## Work required
An exact copy of the entries, with every picture omitted, is what is needed here.

## Source records
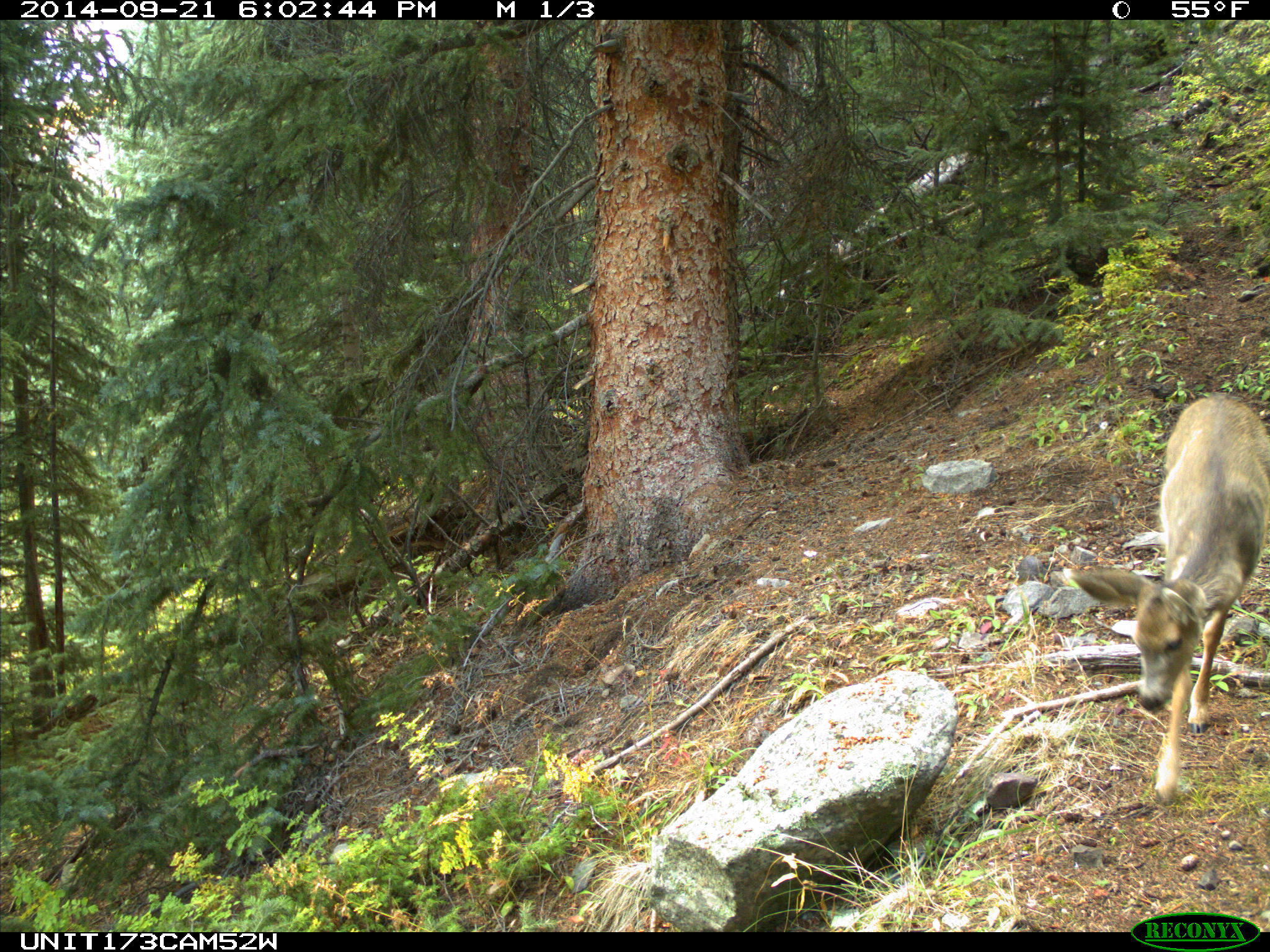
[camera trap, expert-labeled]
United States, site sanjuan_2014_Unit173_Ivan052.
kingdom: Animalia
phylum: Chordata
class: Mammalia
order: Artiodactyla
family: Cervidae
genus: Odocoileus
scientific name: Odocoileus hemionus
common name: mule deer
Odocoileus hemionus (mule deer).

## Result for this exercise
[camera trap, expert-labeled]
United States, site sanjuan_2014_Unit173_Ivan052.
kingdom: Animalia
phylum: Chordata
class: Mammalia
order: Artiodactyla
family: Cervidae
genus: Odocoileus
scientific name: Odocoileus hemionus
common name: mule deer
Odocoileus hemionus (mule deer).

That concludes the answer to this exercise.